Pine-sawyer beetles serve as transportation for pine-wood nematodes, which have devastated forests in China. Credit: blickwinkel / Alamy

The pine-wood nematode is a major pest in the forests of China. The worm, which causes pine-wilt disease, has killed more than 50 million trees and resulted in economic losses of US$22 billion since 1982.

But now, after a study lasting almost a decade, a team of Chinese ecologists has made a discovery that could halt the march of the nematode (Bursaphelenchus xylophilus). Sun Jianghua and his colleagues at the Chinese Academy of Sciences’ Institute of Zoology in Beijing have identified a fungus that has a crucial role in the worm’s life cycle, opening the way for potential control strategies.

“This is an important study that points to a new way of preventing this deadly disease,” says Manuel Mota, a plant pathologist at the University of Évora in Portugal, who was not part of the latest study.

In Asia, pine-wood nematodes spread with the help of Japanese pine sawyer beetles (in the Monochamus genus). The worms enter the respiratory system of hatching beetle pupae in the trunks of diseased trees and then ‘hitchhike’ in the beetles when they move to healthy trees.

As the young beetles feed, the nematodes leave through the insects' mouths. Once infected, trees often die within a year — and their hollow trunks provide an ideal place for mature beetles to mate and lay eggs in.

The pests seem to prefer certain pine forests over others, but the reason has not been clear. “While the nematodes have invaded China for more than three decades, pine forests are not equally affected,” says Sun. “A burning question is what makes an alien species invasive in some habitats but not the others.”

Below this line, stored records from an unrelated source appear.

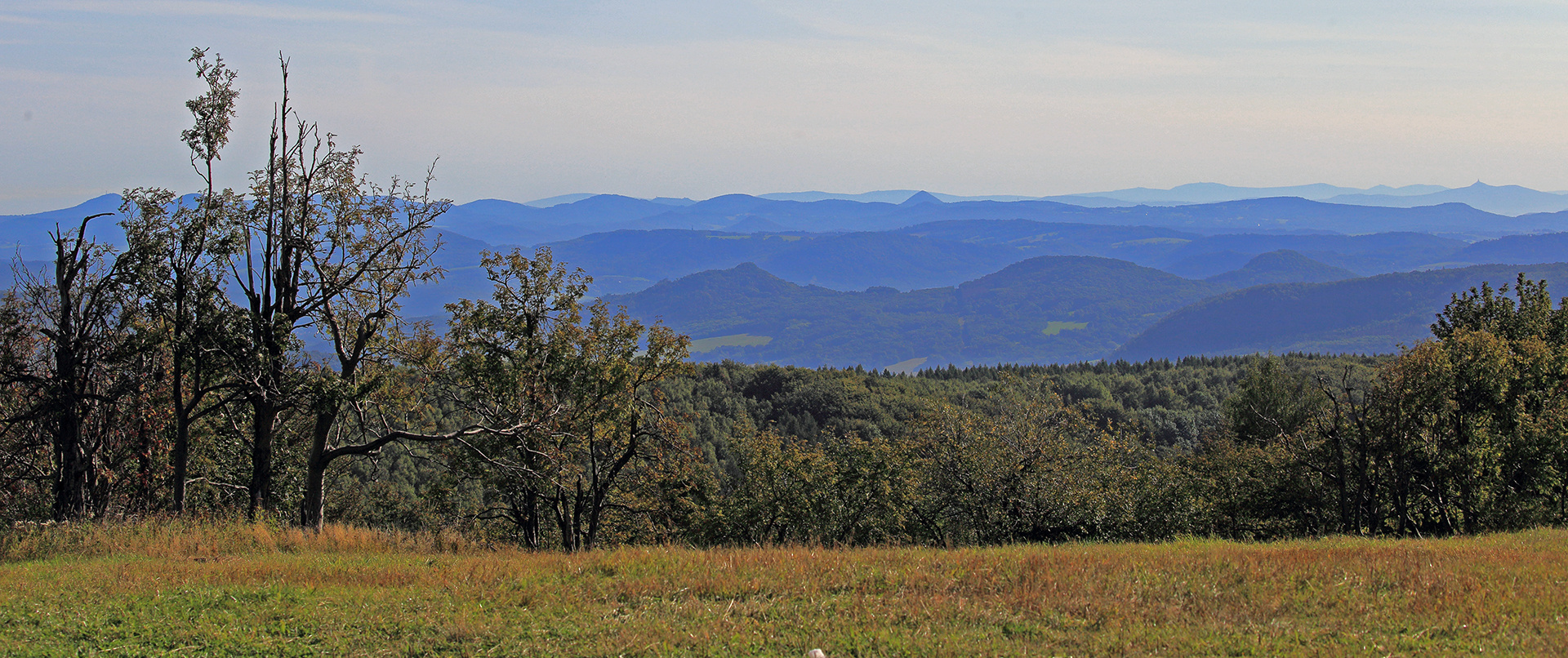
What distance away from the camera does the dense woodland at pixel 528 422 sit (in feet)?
53.4

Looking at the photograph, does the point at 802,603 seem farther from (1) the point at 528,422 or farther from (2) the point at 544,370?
(2) the point at 544,370

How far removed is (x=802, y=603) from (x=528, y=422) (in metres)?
10.3

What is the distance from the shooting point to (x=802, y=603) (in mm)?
9070

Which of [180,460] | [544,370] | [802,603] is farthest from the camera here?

Sun thinks that he now has the answer, at least as far as the pine-wood nematode is concerned. In an eight-year survey, at six sites in southern China, Sun and his colleagues found that tree infestation was higher in the presence of a previously unknown species of tree fungus, Sporothrix sp. 1. The results are published this month in Ecology1.

Three-way relationship

“Although we knew that pine-wood nematodes feed on not only the vascular tissue of pines but also tree fungi, little is known about what the fungi do to either partner in this symbiotic relationship,” says Sun. 

To examine the fungi’s role in the relationship, the team fed nematodes and beetles with different types of fungus in a Petri dish. The nematodes feeding on Sporothrix sp. 1 mated more, had more offspring and developed faster than those feeding on other species of fungi. “The fungus also allowed the beetles to survive better and grow faster,” says Sun.

The researchers found that Sporothrix sp. 1 also increased the trees' production of diacetone alcohol, which increases growth and reproduction in the beetles and nematodes.

The key now, says Mota, is to identify all fungal species that are involved in facilitating pine-wilt disease. “It’s unlikely that one single species is to blame,” he says.

The problem is not limited to China, adds Mota. The nematode, which is native in North America, also wreaks havoc in other Asian countries, such as Japan and Korea. Since its first detection in Portugal in 1999, the pest has spread into Spain and threatens forestry in other European countries2. “It’s a big concern,” Mota says. “Effective ways to stop its spread are badly needed.”

In an earlier study, Sun and his team found that a chemical compound produced by beetle pupae, called fatty acid ethyl ester, induces juvenile nematodes into a ‘dispersal stage’ — a prerequisite for the hitchhiking step3.

Blocking the growth and reproduction of the nematode as well as its dispersal are now “two potentially promising strategies to prevent the nematodes from infecting trees”, Sun says.